**DIRECTIVE**
How many lines in the rows below contain the word "traditional"? Reply with the number alone.

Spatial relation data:

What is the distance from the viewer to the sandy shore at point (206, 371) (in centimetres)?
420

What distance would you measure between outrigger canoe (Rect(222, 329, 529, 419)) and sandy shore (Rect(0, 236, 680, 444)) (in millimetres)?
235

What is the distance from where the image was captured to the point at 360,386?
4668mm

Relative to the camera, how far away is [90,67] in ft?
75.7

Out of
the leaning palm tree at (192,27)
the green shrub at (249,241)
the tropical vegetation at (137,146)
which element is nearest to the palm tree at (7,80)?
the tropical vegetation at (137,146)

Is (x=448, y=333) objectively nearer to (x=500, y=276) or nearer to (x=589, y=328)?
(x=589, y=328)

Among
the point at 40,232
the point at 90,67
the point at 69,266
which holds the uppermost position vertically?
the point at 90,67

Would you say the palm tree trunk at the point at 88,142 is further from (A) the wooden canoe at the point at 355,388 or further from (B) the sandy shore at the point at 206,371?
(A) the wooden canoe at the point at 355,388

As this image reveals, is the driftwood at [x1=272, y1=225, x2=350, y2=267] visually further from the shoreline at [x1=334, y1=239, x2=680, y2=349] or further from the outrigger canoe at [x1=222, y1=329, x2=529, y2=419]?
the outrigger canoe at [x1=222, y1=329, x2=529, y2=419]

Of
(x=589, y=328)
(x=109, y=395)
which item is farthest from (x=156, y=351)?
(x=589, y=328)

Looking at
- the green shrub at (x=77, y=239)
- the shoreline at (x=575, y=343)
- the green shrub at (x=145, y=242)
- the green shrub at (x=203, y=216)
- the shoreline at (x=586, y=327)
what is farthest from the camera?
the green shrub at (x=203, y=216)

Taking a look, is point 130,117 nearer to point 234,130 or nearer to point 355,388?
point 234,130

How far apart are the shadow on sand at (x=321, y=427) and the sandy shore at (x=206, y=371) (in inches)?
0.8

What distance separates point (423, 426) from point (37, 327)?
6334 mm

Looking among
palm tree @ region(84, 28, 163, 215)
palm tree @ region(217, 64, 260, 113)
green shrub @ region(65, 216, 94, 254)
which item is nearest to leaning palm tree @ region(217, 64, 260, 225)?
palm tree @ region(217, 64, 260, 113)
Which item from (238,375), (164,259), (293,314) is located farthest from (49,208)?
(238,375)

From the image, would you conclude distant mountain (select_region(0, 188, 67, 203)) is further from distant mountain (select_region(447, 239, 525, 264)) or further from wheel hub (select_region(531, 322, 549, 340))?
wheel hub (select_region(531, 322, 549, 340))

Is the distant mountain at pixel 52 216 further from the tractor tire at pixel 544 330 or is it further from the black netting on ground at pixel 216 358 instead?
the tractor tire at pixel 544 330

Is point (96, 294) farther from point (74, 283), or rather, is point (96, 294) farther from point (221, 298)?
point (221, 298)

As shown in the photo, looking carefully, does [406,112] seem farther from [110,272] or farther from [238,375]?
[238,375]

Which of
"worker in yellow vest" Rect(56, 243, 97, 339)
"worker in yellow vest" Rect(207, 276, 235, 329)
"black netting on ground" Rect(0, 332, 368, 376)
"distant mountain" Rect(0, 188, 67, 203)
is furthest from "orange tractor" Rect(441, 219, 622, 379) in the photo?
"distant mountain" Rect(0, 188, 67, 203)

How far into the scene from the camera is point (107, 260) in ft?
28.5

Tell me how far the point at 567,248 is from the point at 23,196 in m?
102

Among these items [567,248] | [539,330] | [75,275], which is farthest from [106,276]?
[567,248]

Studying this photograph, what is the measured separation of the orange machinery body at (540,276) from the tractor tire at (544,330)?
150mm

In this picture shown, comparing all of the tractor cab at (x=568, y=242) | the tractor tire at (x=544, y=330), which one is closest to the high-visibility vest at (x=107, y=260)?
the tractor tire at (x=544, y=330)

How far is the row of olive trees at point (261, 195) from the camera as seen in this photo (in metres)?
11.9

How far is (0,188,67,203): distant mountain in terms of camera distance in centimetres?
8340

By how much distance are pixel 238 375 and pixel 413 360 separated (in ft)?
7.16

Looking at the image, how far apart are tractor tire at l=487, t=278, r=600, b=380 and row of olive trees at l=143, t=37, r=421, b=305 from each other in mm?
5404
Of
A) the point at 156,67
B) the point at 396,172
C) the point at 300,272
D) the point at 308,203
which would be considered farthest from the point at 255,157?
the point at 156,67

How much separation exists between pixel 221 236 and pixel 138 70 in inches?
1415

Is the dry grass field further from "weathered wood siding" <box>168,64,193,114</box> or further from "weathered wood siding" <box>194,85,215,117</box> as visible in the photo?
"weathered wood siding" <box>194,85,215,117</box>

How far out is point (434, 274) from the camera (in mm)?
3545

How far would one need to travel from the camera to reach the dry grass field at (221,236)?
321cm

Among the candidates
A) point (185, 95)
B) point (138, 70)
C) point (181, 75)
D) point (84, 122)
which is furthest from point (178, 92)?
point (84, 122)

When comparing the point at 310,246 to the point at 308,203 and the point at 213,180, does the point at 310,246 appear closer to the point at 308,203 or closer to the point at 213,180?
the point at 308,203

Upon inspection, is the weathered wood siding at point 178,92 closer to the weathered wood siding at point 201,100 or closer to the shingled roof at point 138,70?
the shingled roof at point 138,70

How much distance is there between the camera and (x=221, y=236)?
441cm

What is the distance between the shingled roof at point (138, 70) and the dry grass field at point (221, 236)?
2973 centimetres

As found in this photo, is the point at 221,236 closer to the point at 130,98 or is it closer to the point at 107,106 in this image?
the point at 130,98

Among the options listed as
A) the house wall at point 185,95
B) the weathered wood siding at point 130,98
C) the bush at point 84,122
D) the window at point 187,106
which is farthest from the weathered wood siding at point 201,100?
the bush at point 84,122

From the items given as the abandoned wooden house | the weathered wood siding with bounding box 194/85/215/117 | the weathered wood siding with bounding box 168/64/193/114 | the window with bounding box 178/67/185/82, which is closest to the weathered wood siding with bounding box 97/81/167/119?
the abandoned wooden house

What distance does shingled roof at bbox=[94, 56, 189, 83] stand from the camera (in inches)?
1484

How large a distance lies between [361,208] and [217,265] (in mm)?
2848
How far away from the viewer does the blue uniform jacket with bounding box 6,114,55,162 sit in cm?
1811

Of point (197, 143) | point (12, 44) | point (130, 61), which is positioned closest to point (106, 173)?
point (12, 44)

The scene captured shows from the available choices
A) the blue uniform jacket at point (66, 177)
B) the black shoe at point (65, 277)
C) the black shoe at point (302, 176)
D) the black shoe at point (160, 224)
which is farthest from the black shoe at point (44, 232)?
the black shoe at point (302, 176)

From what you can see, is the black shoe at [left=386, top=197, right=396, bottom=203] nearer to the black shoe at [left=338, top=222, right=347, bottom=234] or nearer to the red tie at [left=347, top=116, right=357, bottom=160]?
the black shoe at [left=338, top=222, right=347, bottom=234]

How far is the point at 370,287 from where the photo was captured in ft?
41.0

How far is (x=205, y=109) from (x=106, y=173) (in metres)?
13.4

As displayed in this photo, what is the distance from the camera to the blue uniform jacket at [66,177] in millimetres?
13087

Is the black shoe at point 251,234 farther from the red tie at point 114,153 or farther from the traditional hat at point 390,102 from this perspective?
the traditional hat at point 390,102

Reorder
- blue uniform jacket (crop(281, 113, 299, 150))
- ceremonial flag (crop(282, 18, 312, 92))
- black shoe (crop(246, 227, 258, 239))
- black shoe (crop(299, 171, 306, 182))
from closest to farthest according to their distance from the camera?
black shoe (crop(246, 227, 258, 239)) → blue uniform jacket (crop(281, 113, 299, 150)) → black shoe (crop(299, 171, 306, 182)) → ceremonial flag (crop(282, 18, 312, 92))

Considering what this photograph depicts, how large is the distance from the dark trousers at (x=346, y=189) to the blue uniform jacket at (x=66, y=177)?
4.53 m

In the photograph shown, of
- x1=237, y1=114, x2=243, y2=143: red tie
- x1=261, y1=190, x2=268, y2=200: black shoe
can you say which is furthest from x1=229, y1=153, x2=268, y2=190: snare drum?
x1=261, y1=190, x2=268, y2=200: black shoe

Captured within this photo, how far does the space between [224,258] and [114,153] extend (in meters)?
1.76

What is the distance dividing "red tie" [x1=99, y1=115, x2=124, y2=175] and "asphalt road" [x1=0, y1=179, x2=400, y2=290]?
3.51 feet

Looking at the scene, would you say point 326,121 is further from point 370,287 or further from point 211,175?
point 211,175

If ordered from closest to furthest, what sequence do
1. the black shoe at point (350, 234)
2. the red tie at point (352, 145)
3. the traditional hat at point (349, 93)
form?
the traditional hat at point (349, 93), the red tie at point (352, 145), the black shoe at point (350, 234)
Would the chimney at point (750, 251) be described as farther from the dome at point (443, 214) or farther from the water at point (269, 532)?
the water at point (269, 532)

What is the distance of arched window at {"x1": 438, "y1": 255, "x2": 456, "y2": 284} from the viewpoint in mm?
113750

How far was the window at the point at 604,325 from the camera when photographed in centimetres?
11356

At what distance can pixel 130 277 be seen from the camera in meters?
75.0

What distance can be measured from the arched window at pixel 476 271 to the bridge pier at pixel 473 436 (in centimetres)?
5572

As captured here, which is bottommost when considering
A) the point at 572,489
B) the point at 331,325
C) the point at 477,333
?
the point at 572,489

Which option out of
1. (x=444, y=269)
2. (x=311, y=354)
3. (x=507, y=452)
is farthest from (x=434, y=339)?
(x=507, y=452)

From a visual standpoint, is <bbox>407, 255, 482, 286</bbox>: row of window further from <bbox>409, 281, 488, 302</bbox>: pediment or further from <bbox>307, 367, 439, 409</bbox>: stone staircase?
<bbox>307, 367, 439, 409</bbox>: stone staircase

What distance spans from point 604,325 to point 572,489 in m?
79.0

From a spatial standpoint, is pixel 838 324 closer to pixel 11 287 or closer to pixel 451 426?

**ANSWER TO THE PROBLEM**
4